__Quoted passage__.
|---|

Plans were initially announced by First Wisconsin National Bank to construct a new headquarters building on August 21, 1969. Although no architectural designs were complete at the time of its announcement, bank officials indicated it would rise at least 40 stories. On March 18, 1971, bank officials unveiled the final design as a 42-story, 601 ft skyscraper, encompassing a full block fronting on East Wisconsin Avenue. Designed by James DeStefano of the Chicago office of Skidmore, Owings & Merrill, with Fitzhugh Scott Architects of Milwaukee serving as an associate planner for the project, the name of the tower was announced as the First Wisconsin Center.

The building was topped-out on August 29, 1972, with the installing of the final 20 ft steel beam atop the tower. Along with bank officials, mayor Henry Maier, county executive John Doyne, and Wisconsin governor Patrick Lucey attended the ceremony.

Near the end of construction in 1973, two fatalities occurred at the work site. In May, a foreman died after being struck by a dump truck. In July, one worker died and four others were injured when a derrick used in installing a 175 lb aluminum panel broke free and fell 41 floors to the ground.

The building was initially occupied on September 4, 1973, and celebrated its official opening on October 6, 1973.

===First Wisconsin Center===
While still under construction in September 1972, a group of local developers responsible for the neighboring Juneau Square development filed suit against First Wisconsin. The $138 million suit alleged the bank acted in a "monopolistic" manner to control office development, in an effort to derail the plaintiffs proposed 25-story office tower project on a property adjacent to the First Wisconsin Center. After several years of litigation, the suit finally went to trial in May 1976. The following October, the court found First Wisconsin guilty and awarded the plaintiffs $6 million in damages that was then tripled to $18 million due to federal laws on damages awarded to antitrust suits. First Wisconsin appealed the ruling, and in August 1977, a federal court ruled the case be retried due to the complexity of the original trial, along with the plaintiffs being allowed more time and the admission of hearsay testimony. Upon appeal, in June 1978 the court ruled in favor of First Wisconsin in clearing the company of all charges.

|---|

__Assigned task A__. Turn the paragraph of the First Wisconsin Center article that begins "Near the end of construction in 1973" into a short bulleted list that keeps its main facts.
__Assigned task B__. In the First Wisconsin Center article, take everything from "The building was topped-out" down to "to the ground." and write it out again, changing "foreman" to "supervisor".

|---|

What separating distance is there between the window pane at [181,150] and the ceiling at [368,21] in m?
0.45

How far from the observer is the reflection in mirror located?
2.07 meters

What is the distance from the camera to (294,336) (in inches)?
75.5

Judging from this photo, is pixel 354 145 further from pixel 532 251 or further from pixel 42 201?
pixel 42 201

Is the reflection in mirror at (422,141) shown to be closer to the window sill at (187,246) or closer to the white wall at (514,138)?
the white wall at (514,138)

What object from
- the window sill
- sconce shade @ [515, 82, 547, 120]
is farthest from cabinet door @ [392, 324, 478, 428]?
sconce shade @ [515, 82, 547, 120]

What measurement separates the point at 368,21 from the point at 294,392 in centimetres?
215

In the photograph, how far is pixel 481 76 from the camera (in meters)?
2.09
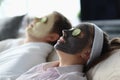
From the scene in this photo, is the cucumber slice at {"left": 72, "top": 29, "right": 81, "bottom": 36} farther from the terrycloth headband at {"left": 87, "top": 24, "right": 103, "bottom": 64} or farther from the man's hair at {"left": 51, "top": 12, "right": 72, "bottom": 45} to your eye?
the man's hair at {"left": 51, "top": 12, "right": 72, "bottom": 45}

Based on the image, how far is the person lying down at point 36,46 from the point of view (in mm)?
1681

|---|

__Exercise response A__.
- Two workers were killed at the site near the end of construction in 1973.
- May: a foreman was struck by a dump truck and died.
- July: a derrick installing a 175 lb aluminum panel broke free and fell 41 floors, killing one worker and injuring four others.

__Exercise response B__.
The building was topped-out on August 29, 1972, with the installing of the final 20 ft steel beam atop the tower. Along with bank officials, mayor Henry Maier, county executive John Doyne, and Wisconsin governor Patrick Lucey attended the ceremony.

Near the end of construction in 1973, two fatalities occurred at the work site. In May, a supervisor died after being struck by a dump truck. In July, one worker died and four others were injured when a derrick used in installing a 175 lb aluminum panel broke free and fell 41 floors to the ground.